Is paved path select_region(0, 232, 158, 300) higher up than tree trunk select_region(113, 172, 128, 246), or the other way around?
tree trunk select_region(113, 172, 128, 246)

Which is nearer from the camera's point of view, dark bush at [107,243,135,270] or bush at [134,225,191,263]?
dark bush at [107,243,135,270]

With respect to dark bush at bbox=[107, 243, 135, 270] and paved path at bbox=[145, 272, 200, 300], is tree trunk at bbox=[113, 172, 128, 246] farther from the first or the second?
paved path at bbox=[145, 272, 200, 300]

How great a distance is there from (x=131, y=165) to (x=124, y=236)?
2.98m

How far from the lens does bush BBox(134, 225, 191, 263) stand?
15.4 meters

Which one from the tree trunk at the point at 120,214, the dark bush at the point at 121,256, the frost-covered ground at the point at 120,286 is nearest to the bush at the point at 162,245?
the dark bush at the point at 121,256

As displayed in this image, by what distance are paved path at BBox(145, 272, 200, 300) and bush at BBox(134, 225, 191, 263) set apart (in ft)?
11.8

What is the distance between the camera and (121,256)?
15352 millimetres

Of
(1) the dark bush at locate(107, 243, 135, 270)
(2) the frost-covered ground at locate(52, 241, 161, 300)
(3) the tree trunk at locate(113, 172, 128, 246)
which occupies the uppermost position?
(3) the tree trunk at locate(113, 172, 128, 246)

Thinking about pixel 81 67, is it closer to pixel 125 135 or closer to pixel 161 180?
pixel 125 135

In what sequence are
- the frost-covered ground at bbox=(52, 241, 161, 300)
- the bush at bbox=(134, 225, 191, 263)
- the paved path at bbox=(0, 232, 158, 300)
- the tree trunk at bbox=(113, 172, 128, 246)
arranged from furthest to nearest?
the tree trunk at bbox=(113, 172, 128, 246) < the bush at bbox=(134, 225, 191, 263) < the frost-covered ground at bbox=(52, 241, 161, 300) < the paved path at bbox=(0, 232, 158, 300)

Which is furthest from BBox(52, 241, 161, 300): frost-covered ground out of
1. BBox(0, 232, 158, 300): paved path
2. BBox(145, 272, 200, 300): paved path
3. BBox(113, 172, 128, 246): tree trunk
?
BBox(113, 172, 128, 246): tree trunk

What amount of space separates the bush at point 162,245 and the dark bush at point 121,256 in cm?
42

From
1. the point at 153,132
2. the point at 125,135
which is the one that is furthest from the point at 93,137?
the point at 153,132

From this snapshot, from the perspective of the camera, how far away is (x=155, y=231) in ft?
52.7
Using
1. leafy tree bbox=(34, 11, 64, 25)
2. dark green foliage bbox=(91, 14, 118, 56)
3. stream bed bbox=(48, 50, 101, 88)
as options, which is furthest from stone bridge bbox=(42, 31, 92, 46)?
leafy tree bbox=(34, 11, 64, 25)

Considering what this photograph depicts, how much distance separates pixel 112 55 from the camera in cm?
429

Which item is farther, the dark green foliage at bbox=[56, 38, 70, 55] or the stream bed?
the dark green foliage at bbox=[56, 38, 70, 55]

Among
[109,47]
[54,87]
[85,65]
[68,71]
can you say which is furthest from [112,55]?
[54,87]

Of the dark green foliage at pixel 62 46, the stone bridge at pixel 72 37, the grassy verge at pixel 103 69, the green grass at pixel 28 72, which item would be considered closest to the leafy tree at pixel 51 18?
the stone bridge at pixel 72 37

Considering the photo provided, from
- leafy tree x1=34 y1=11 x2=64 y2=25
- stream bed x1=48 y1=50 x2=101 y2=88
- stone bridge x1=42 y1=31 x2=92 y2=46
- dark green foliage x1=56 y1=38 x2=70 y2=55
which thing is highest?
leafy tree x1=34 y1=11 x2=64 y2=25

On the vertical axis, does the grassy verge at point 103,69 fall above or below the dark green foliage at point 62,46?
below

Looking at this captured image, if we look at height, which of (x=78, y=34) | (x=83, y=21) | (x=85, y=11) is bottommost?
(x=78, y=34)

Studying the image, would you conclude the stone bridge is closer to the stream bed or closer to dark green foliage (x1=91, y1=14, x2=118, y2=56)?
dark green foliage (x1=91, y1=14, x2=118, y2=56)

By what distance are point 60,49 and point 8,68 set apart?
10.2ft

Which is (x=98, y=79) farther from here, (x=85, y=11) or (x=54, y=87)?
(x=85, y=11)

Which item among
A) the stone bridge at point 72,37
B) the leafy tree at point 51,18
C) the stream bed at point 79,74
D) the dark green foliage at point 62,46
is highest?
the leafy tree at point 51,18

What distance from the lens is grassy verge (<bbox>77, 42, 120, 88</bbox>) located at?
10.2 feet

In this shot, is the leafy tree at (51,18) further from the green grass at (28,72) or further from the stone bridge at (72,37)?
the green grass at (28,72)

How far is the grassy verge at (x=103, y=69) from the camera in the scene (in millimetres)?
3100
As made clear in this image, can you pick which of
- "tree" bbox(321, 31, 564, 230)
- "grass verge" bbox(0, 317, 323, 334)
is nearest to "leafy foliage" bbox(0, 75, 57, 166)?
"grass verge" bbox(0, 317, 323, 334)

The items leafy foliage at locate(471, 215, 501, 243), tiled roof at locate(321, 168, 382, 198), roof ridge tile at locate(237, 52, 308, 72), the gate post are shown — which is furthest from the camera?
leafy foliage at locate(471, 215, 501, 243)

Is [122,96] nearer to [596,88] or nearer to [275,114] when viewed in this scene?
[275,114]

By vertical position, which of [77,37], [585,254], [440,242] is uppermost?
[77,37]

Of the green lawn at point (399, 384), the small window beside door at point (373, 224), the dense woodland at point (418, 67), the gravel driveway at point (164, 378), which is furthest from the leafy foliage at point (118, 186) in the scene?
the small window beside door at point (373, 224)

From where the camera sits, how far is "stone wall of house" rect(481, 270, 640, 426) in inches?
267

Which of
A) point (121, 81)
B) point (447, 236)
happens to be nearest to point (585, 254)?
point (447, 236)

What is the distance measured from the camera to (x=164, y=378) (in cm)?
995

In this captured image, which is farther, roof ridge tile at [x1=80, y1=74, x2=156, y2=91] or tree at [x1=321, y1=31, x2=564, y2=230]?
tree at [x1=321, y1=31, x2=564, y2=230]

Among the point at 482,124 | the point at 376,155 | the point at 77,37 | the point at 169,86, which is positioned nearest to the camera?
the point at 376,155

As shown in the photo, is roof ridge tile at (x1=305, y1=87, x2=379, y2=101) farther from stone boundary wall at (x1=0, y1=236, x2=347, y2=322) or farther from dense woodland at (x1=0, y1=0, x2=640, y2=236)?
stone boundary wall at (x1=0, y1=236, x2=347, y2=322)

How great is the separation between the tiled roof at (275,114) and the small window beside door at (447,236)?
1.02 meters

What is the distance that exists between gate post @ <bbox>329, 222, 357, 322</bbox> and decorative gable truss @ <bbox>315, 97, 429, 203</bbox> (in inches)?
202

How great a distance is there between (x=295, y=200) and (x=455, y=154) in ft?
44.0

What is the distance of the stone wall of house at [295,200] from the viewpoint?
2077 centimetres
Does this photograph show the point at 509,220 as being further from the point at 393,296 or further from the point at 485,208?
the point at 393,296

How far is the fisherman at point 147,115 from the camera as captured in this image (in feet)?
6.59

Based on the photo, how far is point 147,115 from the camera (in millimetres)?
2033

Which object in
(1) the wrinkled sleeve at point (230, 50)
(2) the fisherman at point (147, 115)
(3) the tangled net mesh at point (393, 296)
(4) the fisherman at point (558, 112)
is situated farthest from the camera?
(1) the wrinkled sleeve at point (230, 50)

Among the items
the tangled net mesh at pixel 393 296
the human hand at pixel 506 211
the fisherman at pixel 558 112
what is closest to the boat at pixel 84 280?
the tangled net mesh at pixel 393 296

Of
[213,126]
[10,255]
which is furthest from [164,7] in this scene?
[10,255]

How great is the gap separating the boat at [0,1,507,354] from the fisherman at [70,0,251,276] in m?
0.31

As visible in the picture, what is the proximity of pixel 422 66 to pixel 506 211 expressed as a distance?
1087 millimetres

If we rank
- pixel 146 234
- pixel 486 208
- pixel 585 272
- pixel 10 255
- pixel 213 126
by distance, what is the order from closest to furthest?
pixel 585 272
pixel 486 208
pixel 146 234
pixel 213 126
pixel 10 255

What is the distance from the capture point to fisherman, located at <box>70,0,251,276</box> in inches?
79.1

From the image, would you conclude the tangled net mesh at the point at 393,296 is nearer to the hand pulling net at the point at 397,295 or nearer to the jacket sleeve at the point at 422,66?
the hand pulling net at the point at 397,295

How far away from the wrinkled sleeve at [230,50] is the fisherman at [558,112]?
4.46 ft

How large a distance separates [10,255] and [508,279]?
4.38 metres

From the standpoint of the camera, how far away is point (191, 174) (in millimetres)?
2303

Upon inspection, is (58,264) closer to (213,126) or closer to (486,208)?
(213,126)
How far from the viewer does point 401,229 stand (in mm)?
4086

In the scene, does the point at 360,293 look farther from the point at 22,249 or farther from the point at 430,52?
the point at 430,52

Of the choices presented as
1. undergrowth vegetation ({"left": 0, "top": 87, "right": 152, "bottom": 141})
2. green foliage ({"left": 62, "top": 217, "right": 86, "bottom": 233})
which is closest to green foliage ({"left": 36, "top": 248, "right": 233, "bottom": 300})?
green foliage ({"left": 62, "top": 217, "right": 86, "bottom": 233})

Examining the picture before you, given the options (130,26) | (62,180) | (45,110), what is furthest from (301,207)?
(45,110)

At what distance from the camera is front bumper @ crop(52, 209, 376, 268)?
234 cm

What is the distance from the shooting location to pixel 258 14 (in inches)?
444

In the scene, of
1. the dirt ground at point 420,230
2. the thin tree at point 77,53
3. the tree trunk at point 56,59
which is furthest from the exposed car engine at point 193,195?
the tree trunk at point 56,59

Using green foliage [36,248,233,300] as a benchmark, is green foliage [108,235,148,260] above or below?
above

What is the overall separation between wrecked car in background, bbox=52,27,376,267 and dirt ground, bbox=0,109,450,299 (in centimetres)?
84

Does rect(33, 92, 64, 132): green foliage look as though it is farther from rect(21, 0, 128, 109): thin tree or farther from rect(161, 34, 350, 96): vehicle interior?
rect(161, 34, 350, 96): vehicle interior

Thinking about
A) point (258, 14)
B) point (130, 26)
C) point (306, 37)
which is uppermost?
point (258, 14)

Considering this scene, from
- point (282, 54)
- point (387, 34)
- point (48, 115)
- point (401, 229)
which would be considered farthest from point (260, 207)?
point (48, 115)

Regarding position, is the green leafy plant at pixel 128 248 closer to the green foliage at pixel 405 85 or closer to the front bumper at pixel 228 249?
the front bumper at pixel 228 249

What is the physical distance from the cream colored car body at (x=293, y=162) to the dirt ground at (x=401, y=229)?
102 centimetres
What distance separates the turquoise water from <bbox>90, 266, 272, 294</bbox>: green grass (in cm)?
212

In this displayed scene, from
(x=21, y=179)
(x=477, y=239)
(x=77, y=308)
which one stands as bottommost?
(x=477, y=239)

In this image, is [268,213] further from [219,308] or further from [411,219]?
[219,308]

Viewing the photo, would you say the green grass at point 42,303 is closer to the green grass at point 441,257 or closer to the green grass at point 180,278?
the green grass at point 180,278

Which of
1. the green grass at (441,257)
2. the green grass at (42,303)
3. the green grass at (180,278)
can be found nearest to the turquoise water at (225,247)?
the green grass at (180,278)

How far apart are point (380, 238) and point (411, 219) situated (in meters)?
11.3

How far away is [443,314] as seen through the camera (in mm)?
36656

....................

Task directions
Exactly and only the lines from the one containing "What distance separates" through the end of the material are to be reproduced, both ends included.

Task solution
What distance separates the turquoise water from <bbox>90, 266, 272, 294</bbox>: green grass (in cm)?
212

In this displayed scene, from
(x=21, y=179)
(x=477, y=239)
(x=77, y=308)
which one stands as bottommost?
(x=477, y=239)

In this image, is [268,213] further from [219,308] or further from [411,219]?
[219,308]

Viewing the photo, would you say the green grass at point 42,303 is closer to the green grass at point 441,257 or closer to the green grass at point 180,278?
the green grass at point 180,278

Which of
1. the green grass at (441,257)
2. the green grass at (42,303)
3. the green grass at (180,278)
can be found nearest to the turquoise water at (225,247)?
the green grass at (180,278)

How far apart are point (380, 238) and point (411, 219) situated (in meters)?
11.3

How far away is [443,314] as seen through the camera (in mm)?
36656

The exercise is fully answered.